:: Documento
Las flores animadas fueron adquiridas en el mercado de antigüedades en 1996 para enriquecer el patrimonio casanatense de herbarios, grabados y acuarelas con temas florales. Obra publicada en Bruselas en 1852 por A. Delavau con introducción de Alphonse Karr y texto de Taxile Delord, su mayor mérito son las 54 litografías en acuarela de Grandville, seudónimo de Jean-Ignace-Isidore Gèrard (Nancy 1803 – Vanves 1847), ilustrador con una imaginación caprichosa y muy lograda.
El contenido es una delicada fábula que narra la revuelta de las flores contra su reina, el Hada de las Flores, ofreciendo el pretexto para numerosos cuentos, cada uno de los cuales pretende humanizar el carácter de la flor protagonista. Luego sigue un breve tratado sobre botánica, la indispensable «trampa académica» que, como advierte en broma Karr, las lectoras guapas no deberían leer, para liberarse de botánicos aburridos y conocedores a los que no les gustan las mujeres.
::::
▶ _Qué se espera_: ¿Puedes retomar el texto sobre el libro Las flores animadas y seguirlo a partir de su última oración?
:: Datos proporcionados
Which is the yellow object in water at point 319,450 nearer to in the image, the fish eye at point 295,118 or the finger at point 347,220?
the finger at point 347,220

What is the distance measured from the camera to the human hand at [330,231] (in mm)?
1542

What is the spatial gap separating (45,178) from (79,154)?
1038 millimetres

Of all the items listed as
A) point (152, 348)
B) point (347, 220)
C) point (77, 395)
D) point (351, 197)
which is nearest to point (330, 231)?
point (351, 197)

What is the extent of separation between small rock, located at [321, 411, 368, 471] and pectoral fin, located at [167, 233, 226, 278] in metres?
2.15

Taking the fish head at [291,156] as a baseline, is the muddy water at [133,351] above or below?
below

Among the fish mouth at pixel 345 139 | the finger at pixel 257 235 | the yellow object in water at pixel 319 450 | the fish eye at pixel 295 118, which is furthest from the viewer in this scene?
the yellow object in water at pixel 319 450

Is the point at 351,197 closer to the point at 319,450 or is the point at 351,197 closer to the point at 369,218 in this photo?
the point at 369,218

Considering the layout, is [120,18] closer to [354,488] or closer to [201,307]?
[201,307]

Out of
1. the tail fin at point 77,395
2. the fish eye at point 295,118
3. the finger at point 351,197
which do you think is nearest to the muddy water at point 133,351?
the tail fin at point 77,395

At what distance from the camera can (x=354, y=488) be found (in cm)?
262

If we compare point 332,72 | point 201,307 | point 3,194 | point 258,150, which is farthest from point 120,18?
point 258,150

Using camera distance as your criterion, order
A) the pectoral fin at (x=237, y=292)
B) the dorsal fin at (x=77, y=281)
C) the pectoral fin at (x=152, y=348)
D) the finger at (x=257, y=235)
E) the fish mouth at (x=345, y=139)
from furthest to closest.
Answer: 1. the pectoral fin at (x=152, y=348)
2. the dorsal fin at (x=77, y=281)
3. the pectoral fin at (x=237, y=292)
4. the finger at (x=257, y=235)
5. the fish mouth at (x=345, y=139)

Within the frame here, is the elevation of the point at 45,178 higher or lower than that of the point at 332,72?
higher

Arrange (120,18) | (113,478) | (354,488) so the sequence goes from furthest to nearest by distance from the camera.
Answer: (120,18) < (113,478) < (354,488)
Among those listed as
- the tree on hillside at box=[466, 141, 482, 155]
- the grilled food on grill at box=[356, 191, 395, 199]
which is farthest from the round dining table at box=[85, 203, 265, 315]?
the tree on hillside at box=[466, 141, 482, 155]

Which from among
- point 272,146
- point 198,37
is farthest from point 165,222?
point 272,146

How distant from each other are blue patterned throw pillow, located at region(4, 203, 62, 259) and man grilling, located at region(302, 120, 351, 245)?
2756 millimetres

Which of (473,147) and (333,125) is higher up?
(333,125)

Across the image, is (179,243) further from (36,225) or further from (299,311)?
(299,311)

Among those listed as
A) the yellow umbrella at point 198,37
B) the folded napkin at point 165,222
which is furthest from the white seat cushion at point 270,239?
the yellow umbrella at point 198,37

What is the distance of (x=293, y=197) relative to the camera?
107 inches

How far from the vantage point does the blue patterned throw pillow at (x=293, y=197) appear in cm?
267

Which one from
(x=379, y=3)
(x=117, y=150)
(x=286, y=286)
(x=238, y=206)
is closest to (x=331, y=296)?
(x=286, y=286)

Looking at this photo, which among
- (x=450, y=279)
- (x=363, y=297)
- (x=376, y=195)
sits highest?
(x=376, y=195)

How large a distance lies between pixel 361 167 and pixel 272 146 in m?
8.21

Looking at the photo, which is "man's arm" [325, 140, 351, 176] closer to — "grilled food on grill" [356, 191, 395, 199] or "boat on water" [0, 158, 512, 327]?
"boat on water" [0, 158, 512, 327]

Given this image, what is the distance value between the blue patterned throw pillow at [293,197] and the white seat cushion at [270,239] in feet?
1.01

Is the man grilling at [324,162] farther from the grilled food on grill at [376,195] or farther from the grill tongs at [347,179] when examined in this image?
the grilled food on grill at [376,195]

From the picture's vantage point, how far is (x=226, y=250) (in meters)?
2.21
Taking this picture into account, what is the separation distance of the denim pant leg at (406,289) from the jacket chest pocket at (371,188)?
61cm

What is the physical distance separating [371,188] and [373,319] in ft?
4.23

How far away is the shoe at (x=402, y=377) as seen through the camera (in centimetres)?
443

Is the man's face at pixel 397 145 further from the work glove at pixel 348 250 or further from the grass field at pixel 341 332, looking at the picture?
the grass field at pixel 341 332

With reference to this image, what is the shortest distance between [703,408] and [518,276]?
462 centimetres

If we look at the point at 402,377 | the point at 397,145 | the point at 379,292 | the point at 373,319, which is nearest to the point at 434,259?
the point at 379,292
::::
▶ _Respuesta al ejercicio_:
En realidad, éstos no aman a las mujeres, mucho menos a las flores, que arrancan de su lugar para asesinarlas, aplanarlas, aplastarlas, secarlas, privarlas de perfumes y colores, para escribir ridículos y pretenciosos epitafios latinos en esos cementerios que llamar herbarios. Así también las flores al principio se vuelven feas y finalmente aburridas.
Desgraciadamente, en Francia, añade, se ama el placer, pero se respeta y venera el aburrimiento y las plazas reciben nombres en honor de los autores de grandes tomos aburridos, encarcelados primero en magníficas encuadernaciones y finalmente en bibliotecas.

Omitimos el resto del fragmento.